» **WRITTEN EXERCISE**: Rewrite the data below with every "incomplete" changed to "partial" and nothing else altered, and omit the pictures from your answer.

Dataset excerpt:
_ _ _
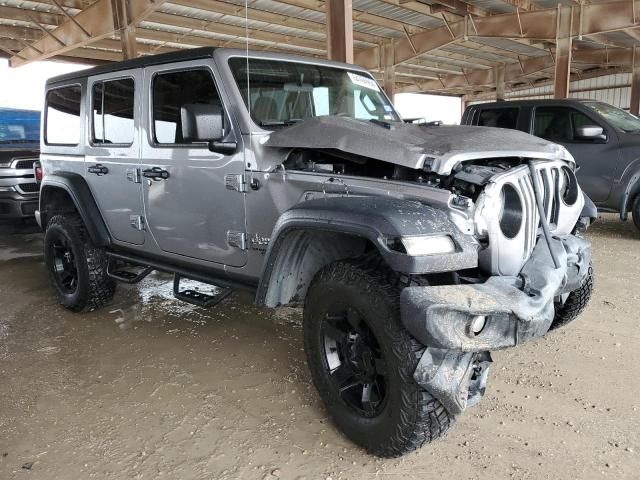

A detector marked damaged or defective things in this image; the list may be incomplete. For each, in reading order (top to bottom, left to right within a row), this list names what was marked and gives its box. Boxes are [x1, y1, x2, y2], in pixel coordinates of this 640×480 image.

crumpled hood [262, 116, 572, 174]
exposed headlight [498, 182, 524, 238]
exposed headlight [400, 235, 456, 256]
damaged front bumper [400, 234, 592, 414]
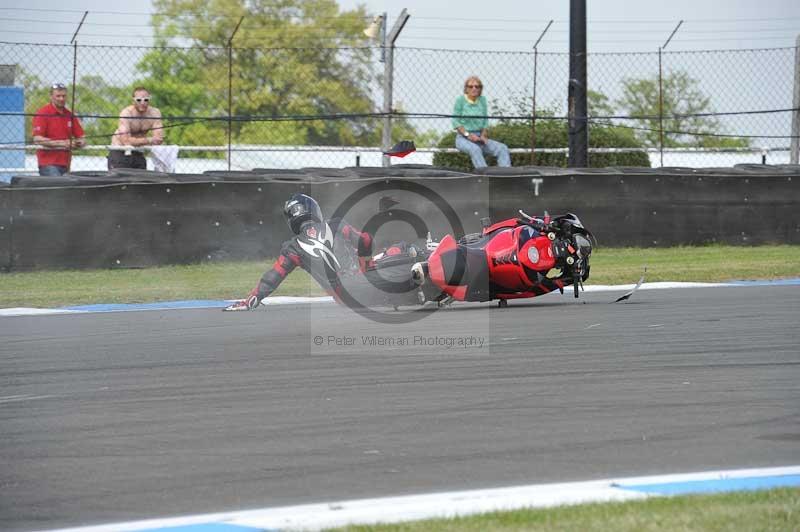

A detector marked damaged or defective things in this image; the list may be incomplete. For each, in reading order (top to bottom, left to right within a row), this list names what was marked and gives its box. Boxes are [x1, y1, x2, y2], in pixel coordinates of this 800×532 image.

crashed motorcycle [368, 212, 592, 310]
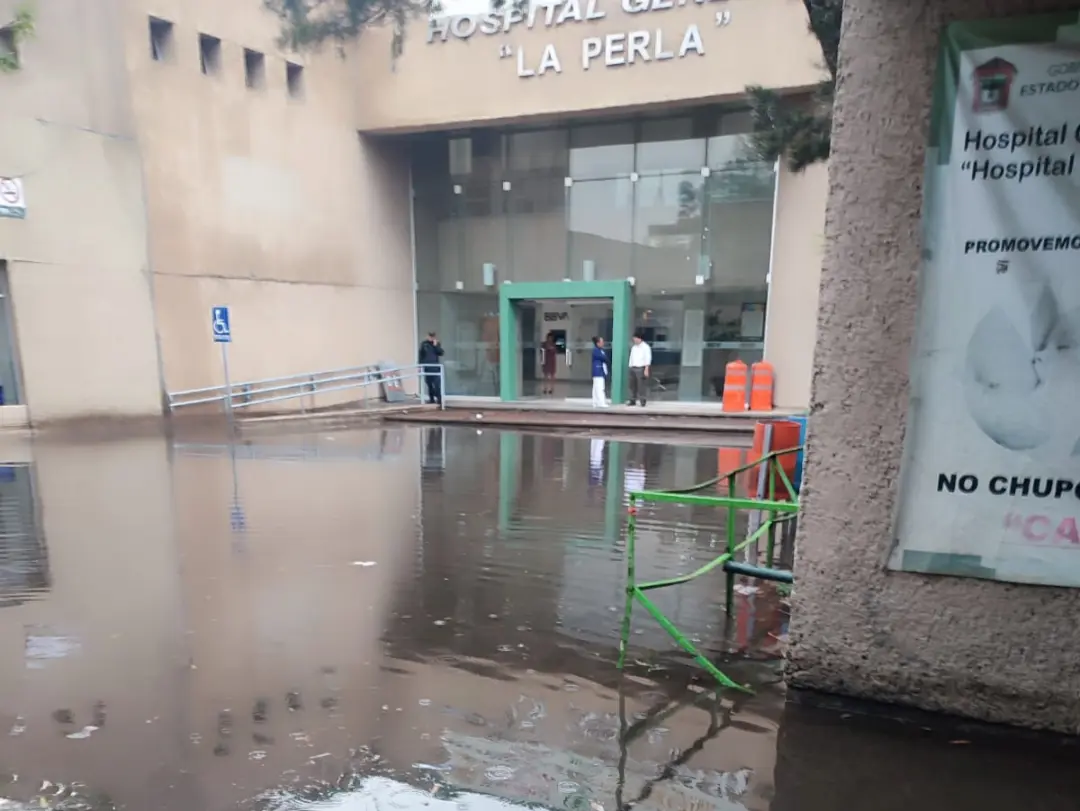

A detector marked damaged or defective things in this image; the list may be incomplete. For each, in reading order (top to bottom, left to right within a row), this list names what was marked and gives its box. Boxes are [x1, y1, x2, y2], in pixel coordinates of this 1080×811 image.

cracked concrete [786, 0, 1080, 734]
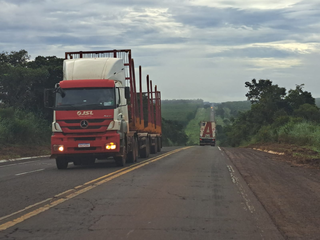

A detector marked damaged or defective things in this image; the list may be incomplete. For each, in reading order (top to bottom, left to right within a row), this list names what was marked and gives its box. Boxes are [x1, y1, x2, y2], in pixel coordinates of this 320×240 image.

cracked asphalt [0, 147, 284, 239]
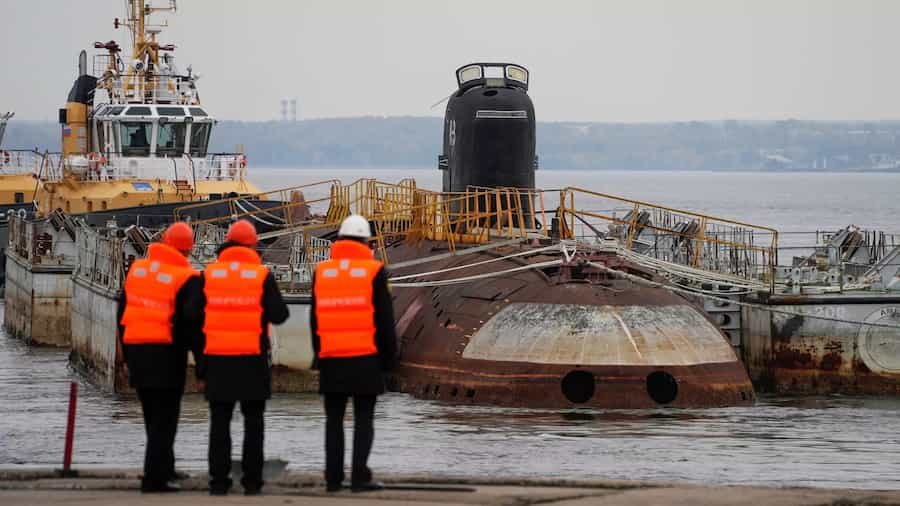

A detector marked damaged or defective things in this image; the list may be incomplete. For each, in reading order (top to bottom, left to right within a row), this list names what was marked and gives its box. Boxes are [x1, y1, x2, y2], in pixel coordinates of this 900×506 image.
_ _ _
» **REPLY**:
A detector marked damaged or defective things in this image; the list may be partial. For each, in reading order (top to bottom, left to right within a row), this list names what was marked and gives its box. Boxes are [x1, y1, x2, y2], in pixel coordinates of this 640×480 image.

crumpled hood [262, 116, 572, 174]
exposed headlight [498, 182, 524, 238]
exposed headlight [400, 235, 456, 256]
damaged front bumper [400, 234, 592, 414]

A detector marked damaged or defective things in this image; the list may be partial. For each, in reading order (top to bottom, left to right within a row), this list names what was marked and gives its box. Boxes are [x1, y1, x2, y2], in pixel coordinates of this 800×532 image.

crashed motorcycle [368, 212, 592, 310]

A detector marked damaged or defective things in this image; the list may be partial. For each, in reading order (top to bottom, left to right within a row), this list names what was marked and gives its box. Boxes are [x1, y1, x2, y2], in pixel coordinates of this 1080×811 image.

cracked concrete [786, 0, 1080, 734]

A detector marked damaged or defective things in this image; the list may be partial. For each, in reading order (top to bottom, left to right within a row), this list names what was marked and gives its box. Boxes are [x1, y1, x2, y2], in pixel coordinates of this 320×240 image.

cracked asphalt [0, 147, 284, 239]

A detector marked damaged or defective things in this image; the list may be partial. For each, in reading order (top to bottom, left to right within a row), this list names what was marked and gives its box. Boxes are [x1, y1, x2, y2], in pixel coordinates of this 900×506 image.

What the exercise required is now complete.